The logic to "stick" to a working metastore address is on done on purpose. It is done this way to avoid failing Trino query in a situation when we have multiple metastore addresses listed and many of those are actually not working. If we go round robin in such case it is very possible to run out of retry limit, before getting to a working metastore instance. We've seen that happen in practice.
If you want load balancing across multiple HMS server the better practice is probably to use only one URI for the metastore config in the catalog file. And then have that one URI point to an actual load balancer that distributes the load evenly across your identical HMS instances that as set up as a high availability HMS.
@mosabua that's exactly opposite of what i suggested on slack recently. Yes -- it would work But no -- users shouldn't need to put a load balancer in front of HMS if Trino supports load balancing internally.
(And if we want to go down "it's recommended to use a load balancer" route, we should deprecate/remove support for multiple metastore URIs.)
Personally I think the load balancing aspect should be handled outside of Trino and we should remove the support of multiple URIs. And we do know that using an external loadbalancer in front of a HMS works well and simplifies things for Trino.
But I don't know how Trino treats such external dependencies in general either. It seems inconsistent to some degree. E.g. for JDBC connections we only connect to one db typically and leave the clustering and such to the database. On the other hand for Elasticsearch we do distribute the load. And we do it for reading from Hive. Either approach can make sense.
Another example are probably external systems like LDAP for auth .. I dont think we have an internal load balancing to multiple external servers either.
@mdschwarz You are right. It chooses the other address only when the first one has failed. As a workaround, we added a proxy layer in front of our metastore services and start pointing hive.metastore.uri to the proxy.
@mdschwarz May I ask, What should the value of hive.metastore.service.principal
be at this time? and do I need to do anything between hive and kerbeors?
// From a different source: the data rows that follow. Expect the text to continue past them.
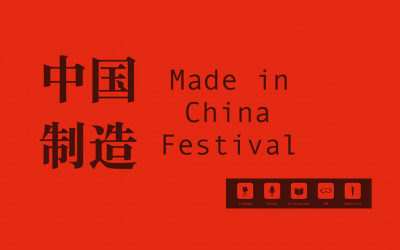 Made in China Festival - Talks & Music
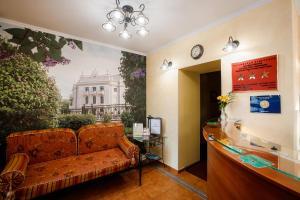 Екатеринбург - Hotel Sverdlova 27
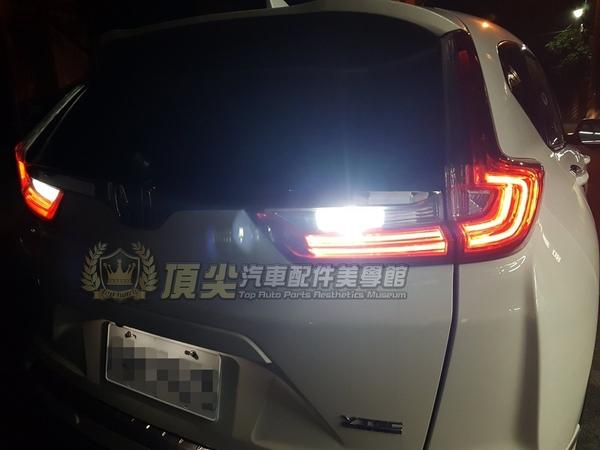 HONDA本田【CRV倒車燈-2顆】2012-2021年CRV 4代 5代 5.5代 LED倒車燈 白光警示燈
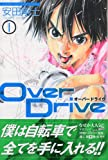 Over Drive 1 (1)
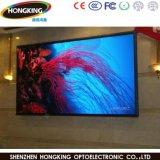 Visualizzazione di parete dell'interno di P5 LED video per affitto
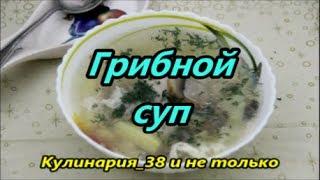 Вкуснейший грибной суп!!!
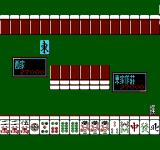 Taiwan Mahjong: 16  NES The game begins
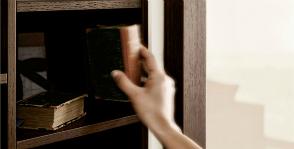 Эргономика библиотеки: 12удобных советов для читающей публики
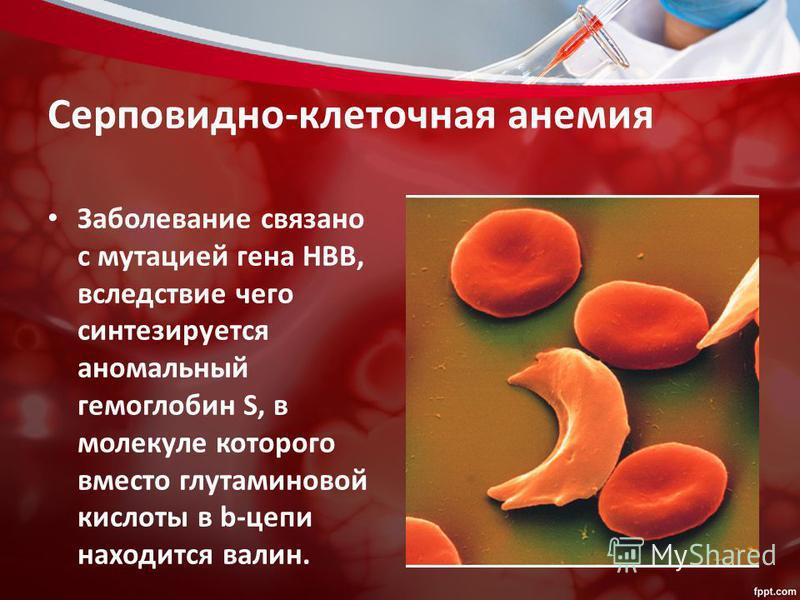 Заболевания связанные с мутацией организма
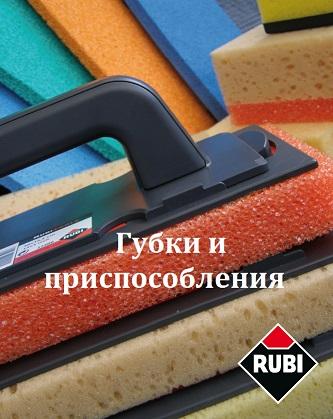 Каталог оборудования RUBI 2014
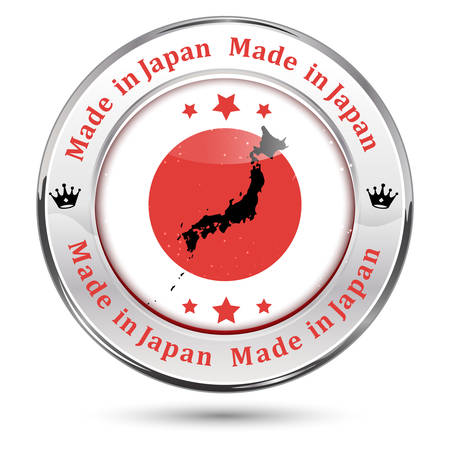 Made in Japan - icon with Japans' s flag in the background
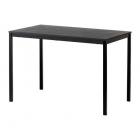 میز ایکیا TARENDO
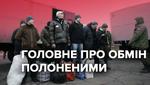 Великий обмін полоненими між Україною та бойовиками: усе, що відомо – фото, відео
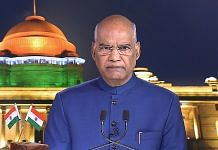 President Ram Nath Kovind addresses the nation on the eve of the 73rd Independence Day | PTI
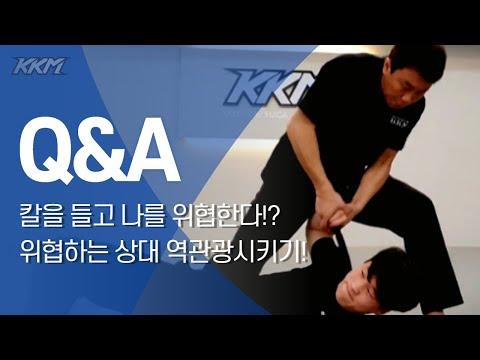 KKM KRAV MAGA Training. Knife defense/목에 칼이 들어왔을때 제압!
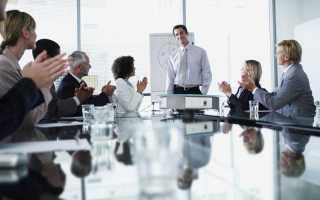 Внешнее управление и внешний управляющий при банкротстве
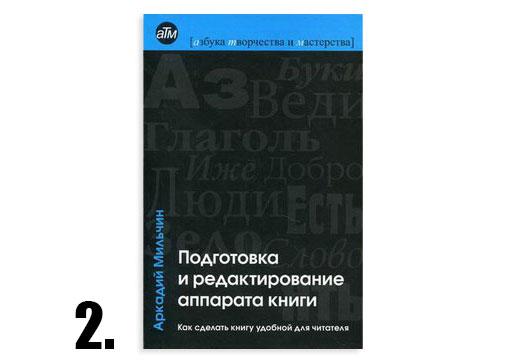 podgotovka-i-redaktirovanie-apparata-knigi-kak-sdelat-knigu-udobnoy-dlya-chitatelya_4989080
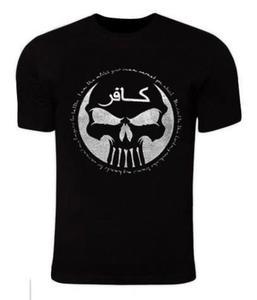 Koszulka INFIDEL czarna TigerWood - 2849804713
I set it to hive/_HOST@REALM and hive/proxy_dns_host@REALM, and both will report an error: io.trino.spi.TrinoException: Failed connecting to Hive metastore: [proxy_dns_host:9083] at io.trino.plugin.hive.metastore.thrift.TokenFetchingMetastoreClientFactory.loadDelegationToken(TokenFetchingMetastoreClientFactory.java:113) ... Caused by: org.apache.thrift.transport.TTransportException: proxy_dns_host:9083: Peer indicated failure: GSS initiate failed
"It's not exactly round robin, as far as I could tell from the code and from empirical observation. The implementation in StaticMetastoreLocator looks like it only moves on to a secondary uri on errors, and only temporarily. In practice we've been seeing only two get used, even under stress with sporadic query failures due to metatore SocketTimeoutExceptions."